File Transfers

Here are some tips to help you get your data transferred to and from the cluster’s file system.

Important

When considering your source or destination in the text below, remember that gruffalo - because it’s accessible from anywhere (see Getting Connected) - can be both, but your local client may be firewalled and therefore only able to act as a source.

Command line options

There are several tools you could use, but two of the most common are scp (secure copy) which acts very similar to the normal cp (copy) command, and rsync which synchronizes files and folders between a source and a destination. In either case, data is transferred over an SSH connection so you should factor in SSH’s encryption overheads when comparing performance.

Both of these tools have many options to tweak how they run (see the relevant man pages), but in general the basic syntax for either is:

$ <command> /path/to/source user@host:/path/to/destination

scp

The scp command creates a copy of a file (or a directory and its contents if using the -r option), copying from the source to the destination. For example, to transfer files to gruffalo from your local client:

$ scp -r /path/to/source <username>@gruffalo.cropdiversity.ac.uk:/path/to/destination

Note

Pay attention to the : after the hostname. Miss it out and you’ll end up with a local copy of your file named after your destination, rather than copying it to your destination.

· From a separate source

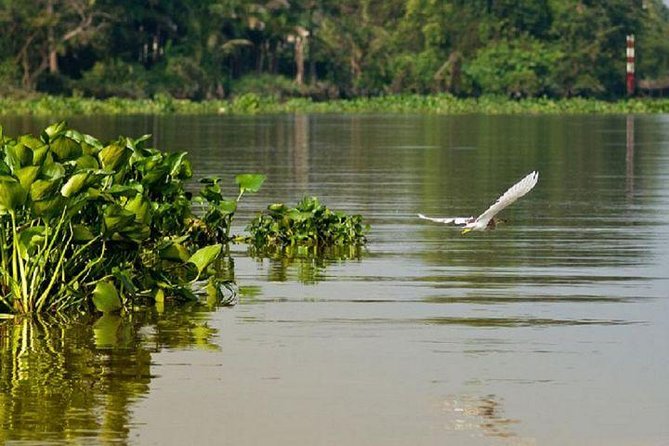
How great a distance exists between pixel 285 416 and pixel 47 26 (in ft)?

The /path/to/destination is optional. If you don’t include it, copied files will end up in your home folder on the destination. If you don’t provide the full path to the source, then scp should be executed in the directory containing the source file/directory.

rsync

rsync also copies files over a network connection (employing a special delta transfer algorithm to make things a bit faster) but supports resuming an interrupted transfer with its -P flag. It’s also great for keeping two folders synchronized because it only copies files not already on the destination, or that it detects are different between source and destination.

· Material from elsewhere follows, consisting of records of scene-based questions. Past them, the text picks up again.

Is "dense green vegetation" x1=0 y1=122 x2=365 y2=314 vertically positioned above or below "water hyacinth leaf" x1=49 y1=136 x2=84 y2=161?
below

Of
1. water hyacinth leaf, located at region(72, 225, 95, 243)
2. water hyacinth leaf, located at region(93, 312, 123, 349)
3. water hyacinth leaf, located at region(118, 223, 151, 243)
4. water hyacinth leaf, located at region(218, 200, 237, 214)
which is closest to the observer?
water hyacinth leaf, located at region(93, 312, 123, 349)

A common way of synchronizing folders is:

$ rsync -avP --delete /path/to/source <username>@gruffalo.cropdiversity.ac.uk:/path/to/destination

-avP enables archive mode, verbose output, and resumable transfers, whereas --delete removes any files on the destination path that are no longer in the source, so use with caution!

Note

Pay attention to whether you have a trailing slash (/) on the source or not. No slash means you want to copy the directory and its contents, whereas including a slash means you only want to copy the contents.

Here is a short video demonstration of using rsync to import a folder of data from another Linux server external to Crop Diversity.


Graphical options

How to use the various graphical file transfer programs that are available is beyond the scope of this help, but you’ll have many options to pick from regardless of which platform you use. Most of them utilise the same underlying SSH mechanism as the scp and rsync tools described above.

Important

Remember that any graphical tool you use needs to access your private key if connecting to gruffalo away from a Supported Organisations network.

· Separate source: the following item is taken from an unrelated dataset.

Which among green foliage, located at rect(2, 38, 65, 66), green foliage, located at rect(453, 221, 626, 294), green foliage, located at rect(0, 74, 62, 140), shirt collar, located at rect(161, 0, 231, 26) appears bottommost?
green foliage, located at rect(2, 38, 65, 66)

Here are a few recommended clients to get you started:

  • SSHFS - all platforms, although it can be a little tricky to set up, especially on Windows

  • FileZilla - all platforms

  • CyberDuck - macOS or Windows, suggest setting double click to open in editor

  • MobaXterm - Windows only, but enables a graphical file browser in addition to normal SSH functionality

  • WinSCP - Windows only

Note

JHI users can also enable Samba Access for easy graphical file browsing.